Accountability is simply defined as doing the things that enable you to achieve your goals. Those who are not accountable have a multitude of excuses for not doing, while accountable people routinely do what needs to be done without excuses.
There are many reasons for a lack of accountability, but I’ll highlight the top three and the steps you can take to begin increasing accountability.
The top 3 Reasons for a Lack of Accountability
- A lack of clarity or specificity around responsibilities for a job/seat/role.
- No clearly defined process to ensure execution consistency.
- No measurements to ensure that people are doing what needs to be done.
How to Increase and Improve Accountability
The Accountability Chart
The typical organization chart simply shows a hierarchy of job titles, and sometimes names in the appropriate boxes. It usually a snapshot that quickly goes out of date. To create an Accountability Chart, you look ahead to identify the specific tasks and actions that will enable you to achieve your goals in the next year or two.
You then translate those tasks and actions into specific “seats” (roles) and identify the critical three to five responsibilities (accountabilities) for those seats. The Accountability is task-oriented and more closely tied to your stated company goals.
The 3-Step Process Documenter
Few companies take the time to document their core processes. Each plumber, electrician, sales person, or customer support rep will do the job his or her own way. The 3-Step Process documenter has you identify your core processes, document the 20% of the steps that ensure 80% success, and share these processes with everyone. You create more execution consistency, reduce excuses, and can keep people from avoiding the most critical steps.
The Scorecard and Measurables
At the highest level of the organization, you have sales, service, operations, financial, and other goals. These goals are achieved through the completion of certain actions (scheduling a sales meeting, for example).
The leadership team creates a Scorecard with 10 to 15 high-level metrics that can tell them if they are on or off track toward their goals. For example, if on-time delivery is the most critical measurement for customer retention, they will track that number.

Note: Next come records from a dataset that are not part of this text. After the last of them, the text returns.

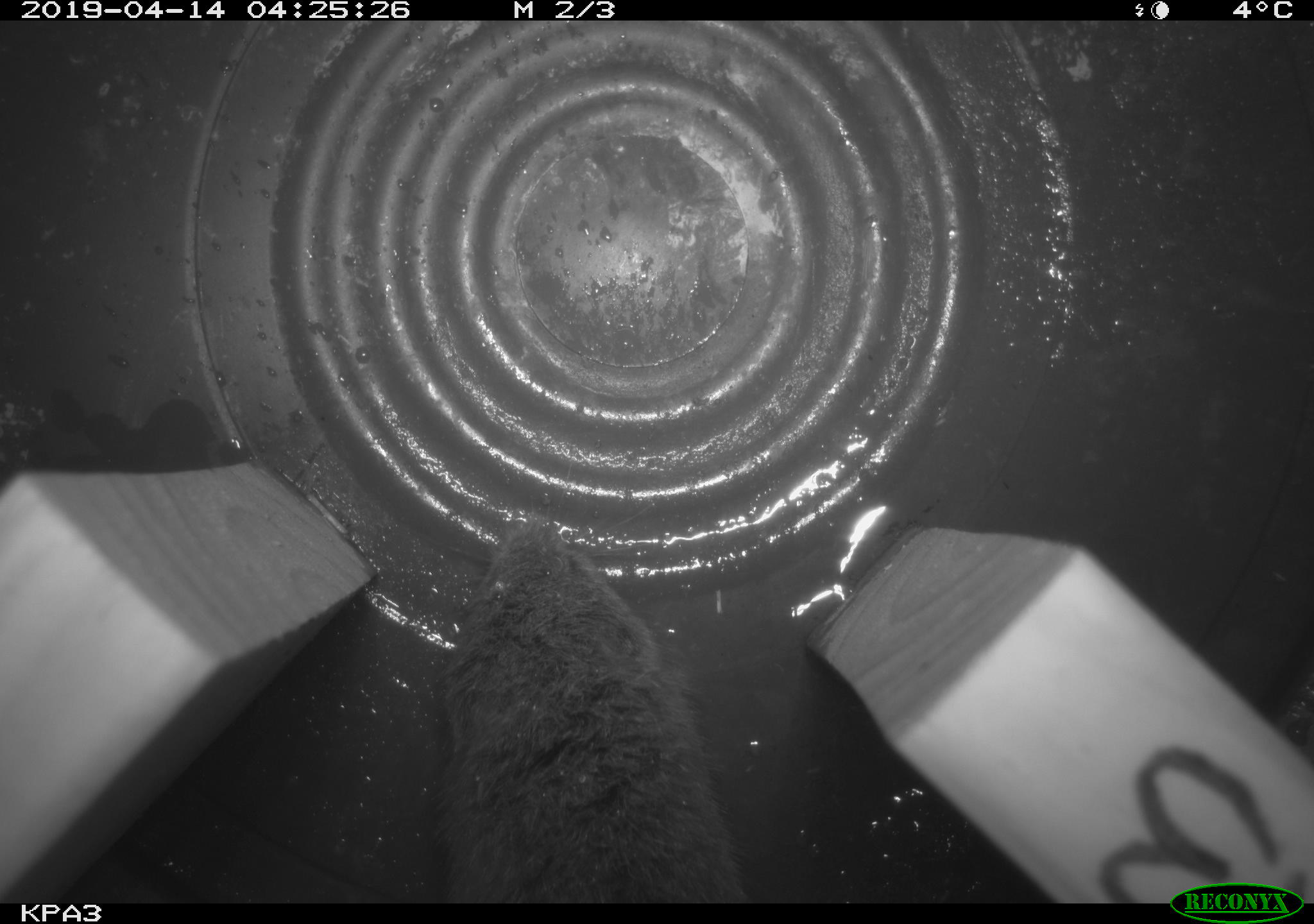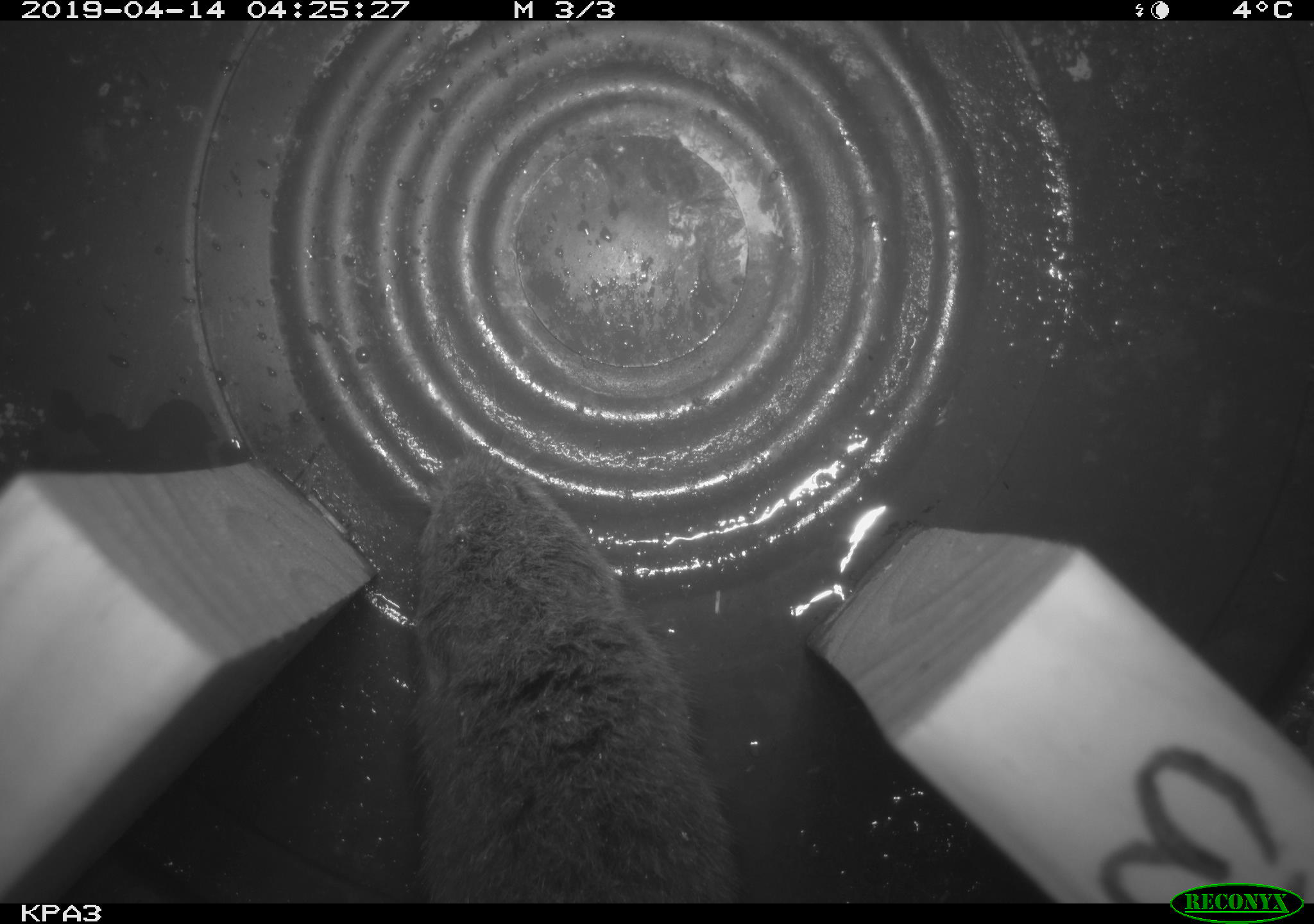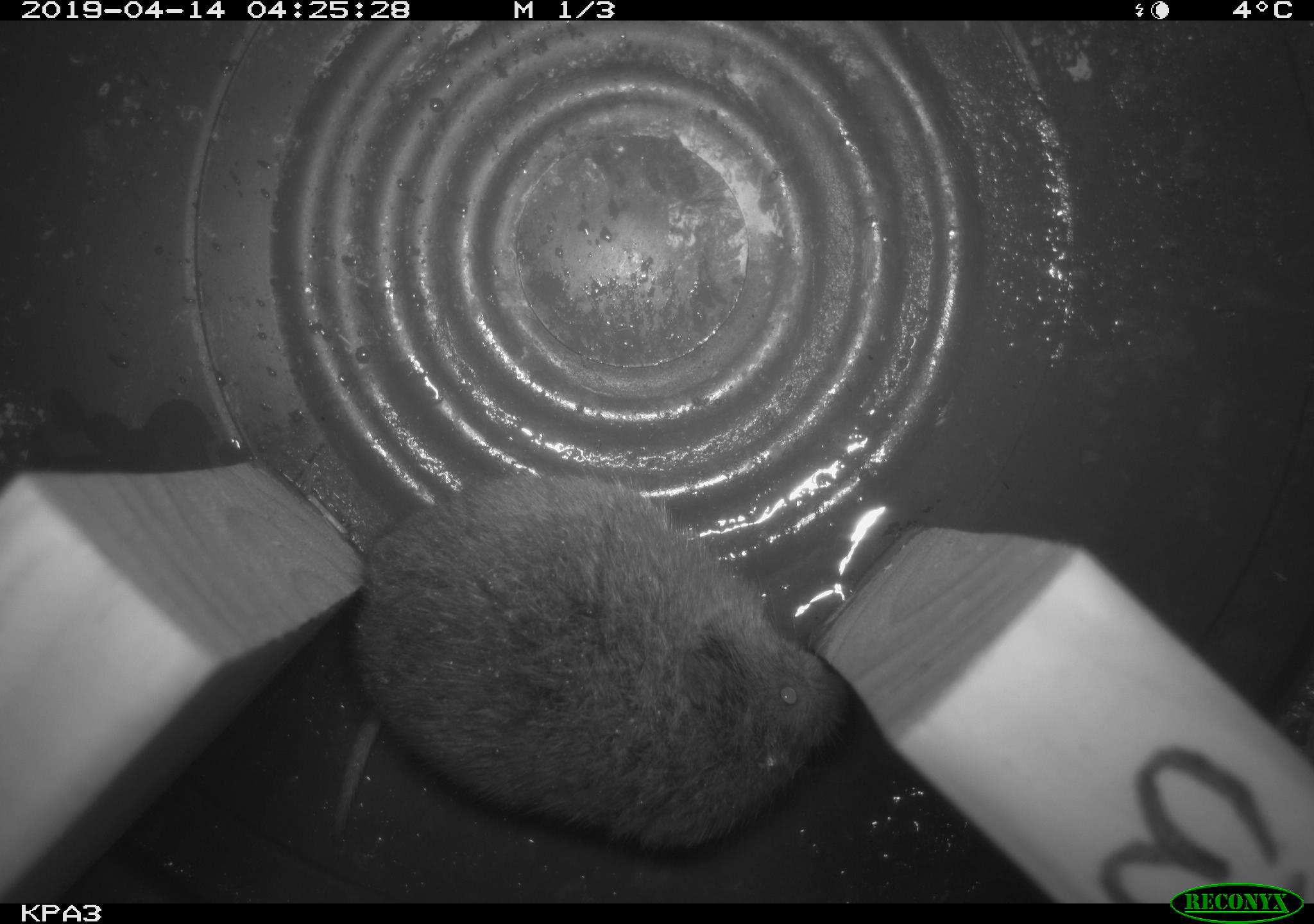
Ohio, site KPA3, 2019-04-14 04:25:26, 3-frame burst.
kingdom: Animalia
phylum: Chordata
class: Mammalia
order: Rodentia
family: Cricetidae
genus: Microtus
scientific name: Microtus pennsylvanicus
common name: meadow vole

On-time delivery is achieved through certain actions of other employees. Each of those employees will have one to three “measurables” that help them to track the activities they do that will help to achieve the on-time delivery goals. Thus, the employees are accountable to complete their actions successfully AND to helping achieve the larger goal that is tracked by the leadership team.
Everyone, from the CEO-down is accountable to his or her numbers. When checked weekly, they can hold each other accountable. The leadership team can easily spot a trending problem and go directly to the employee(s) responsible for the measurements that roll up to the bigger picture.